━━━ Passage to read ━━━

About two months ago my long term partner of three years decided to end our relationship. It came as complete surprise to me given that we had recently just agreed to start buying some furniture together and move into a new flat as well as I had been working to financially support us for the past year or so while they waited to get into uni.

In the early stages of our relationship things were tough - both of us had a lot of baggage, but over three years we worked on our previous issues and started to focus on our goals and plan for the future. My job had been stressful recently so I decided to transfer to a different department to take pressure off me and the relationship.

In the few months leading up to the break up, feeling safe and secure in the relationship, I decided to touch base again with the things I enjoyed before we partnered up - hiking with friends etc. This meant spending a bit more time apart than we previously had, and pursuing the things we had neglected over the past few years.

I'm not perfect and I know I made plenty of mistakes along the way but have always been focused on self improvement and working on my relationships - I'm always prepared to go the hard yard. In the past few months leading up the the relationship I tried injecting a bit more romance into the relationship since I had felt it had been lacking somewhat - I had been somewhat preoccupied by work due to some customer aggression experiences I had gone through in my role in social services.

The thing is, after they decided to split they told me that they didn't ever really enjoy the things we use to do, and to add insult to injury indicated that they had been thinking about breaking up for months! This was news to me and all my friends observed my partner appeared happier than they had ever been - we were starting to go on vacations together - exploring our home state etc, plan for the future and painting our apartment among other things.

━━━ Data provided ━━━

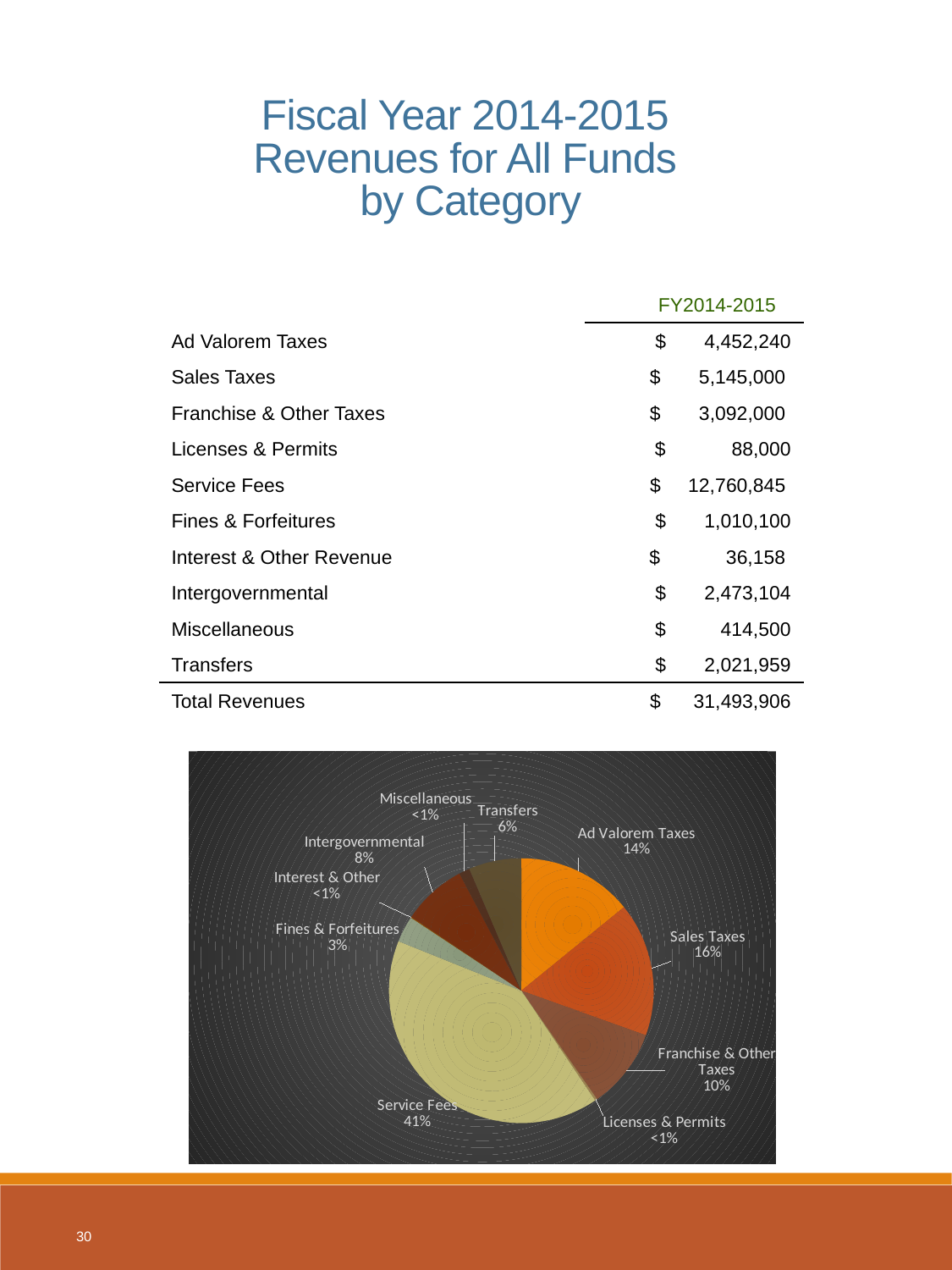
What share of the pie does Transfers represent? 6% What share of the pie does Fines & Forfeitures represent? 3% What share of the pie does Service Fees represent? 41% What kind of chart is shown on the slide? pie chart Which slice is larger, Intergovernmental or Transfers? Intergovernmental How many slices does the pie chart have? 10 By how many percentage points does the Sales Taxes share exceed the Ad Valorem Taxes share? 2 Which category has the largest slice of the pie? Service Fees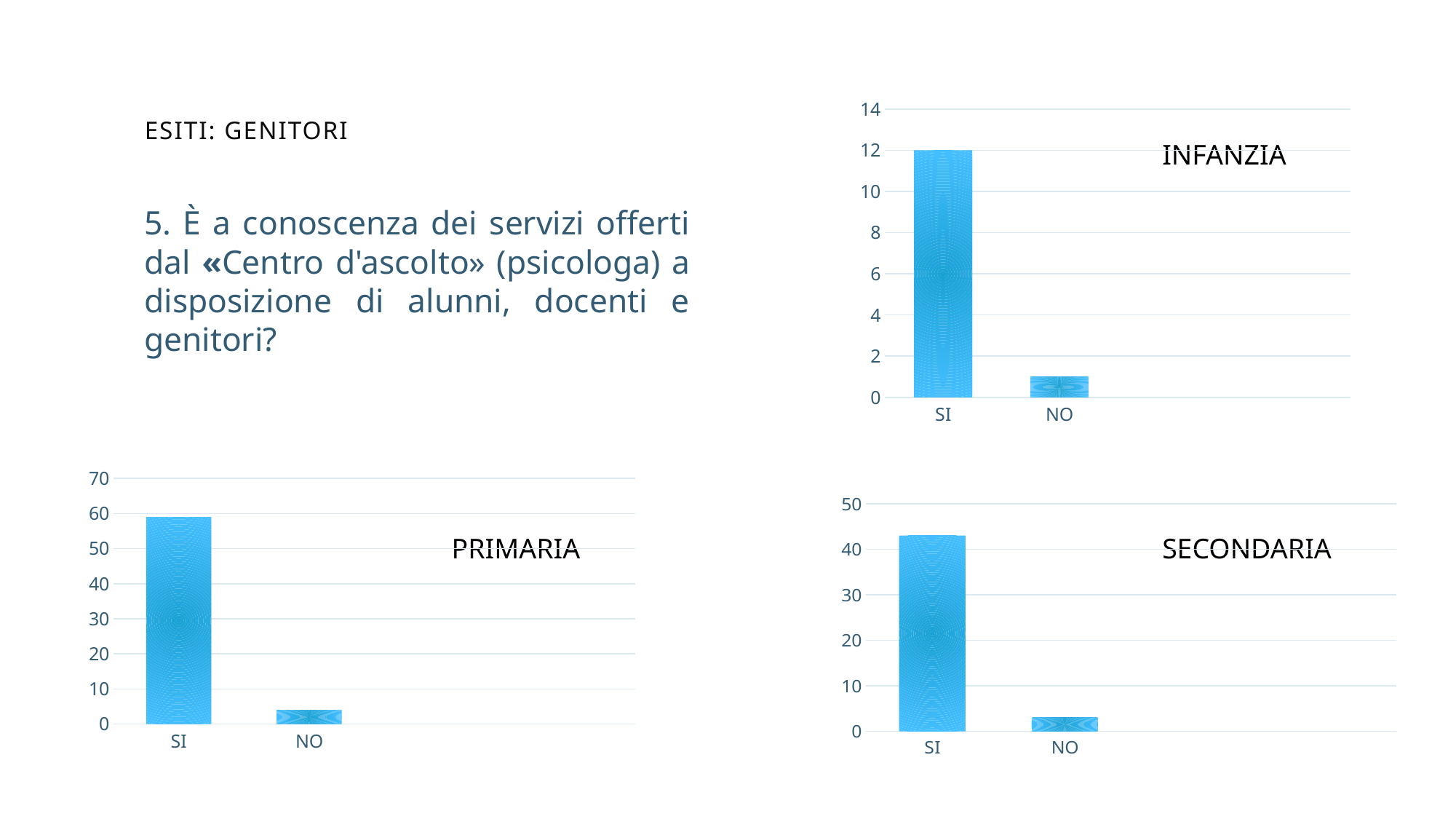
In the SECONDARIA chart, which is larger, SI or NO? SI How many charts are shown on the slide? 3 In the SECONDARIA chart, is the value for NO greater or less than 10? less In the INFANZIA chart, which category has the highest value? SI In the PRIMARIA chart, which category has the lowest value? NO How many categories are shown in the PRIMARIA chart? 2 In the SECONDARIA chart, is the value for SI greater or less than 40? greater In the PRIMARIA chart, is the value for SI greater or less than 50? greater In the INFANZIA chart, what is the value for SI? 12 What kind of chart is the INFANZIA chart? bar chart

━━━

* [Study questions]
• a. Condense the paragraph of the breakup account that begins "In the early stages of our relationship" into a shorter version that keeps its main facts.
• b. Carry on the breakup account from its last sentence.

* [Exercise results]
• a. The relationship was difficult at first because both partners carried a lot of baggage. Over three years they worked through those earlier issues and turned toward shared goals and plans for the future. When the narrator's job became stressful, the narrator transferred to another department to ease the pressure on both themselves and the relationship.

• b.
To make things worse after we split - my partners decision, my partner became aggressive, picked a fight with our shared friends and started attacking them personally and burning all their bridges. I have no idea where this has came from other than they had recently reconnected with some of their old friends that has disliked me from the beginning feeding rumours to my partners family. My friends on the other hand loved my partner and always welcomed them into the group and their homes.

3 Replies 3

white knight
Community Champion
Community Champion

Hi tassy,

When someone witholds feelings and thoughtfs then takes you by surprise with decusions, its either immaturity , no confidence in the relationship being a secret one sided one or sneekiness. Either way, it isnt having proper communication and that isnt your fault.

I'd suggest you move foward by seeking some support via a GP consultation or relationship counselor if you cannot cope but there is little hope in any reconciliation.

It isnt easy trying to figure out other people when they withhold vital thoughts. You have no opportunity to save the relationship.

Tony WK

You're not wrong! Things were moving along so well. We were making plans for the future, sharing some brilliant times together and things were looking bright. Early on it was a bit of struggle as we were living on just my income, but recently they started getting regular work and becoming financial themselves. So all in all it was starting to feel more equal and the relationship was feeling more secure. I feel like the foundations were ripped out from underneath me.

hawaiian_robot
Community Member
Hey Nick, just noticed this bit:

"To make things worse after we split - my partners decision, my partner became aggressive, picked a fight with our shared friends and started attacking them personally and burning all their bridges. I have no idea where this has came from other than they had recently reconnected with some of their old friends that has disliked me from the beginning feeding rumours to my partners family. My friends on the other hand loved my partner and always welcomed them into the group and their homes." - this definitely speaks volumes about your ex, and the company they keep. Sorry for yourself and your friends, it might seem like they may have done you a favour in leaving? Hope you make some good recovery very soon, stick with good friends, and concentrate on *your* happiness!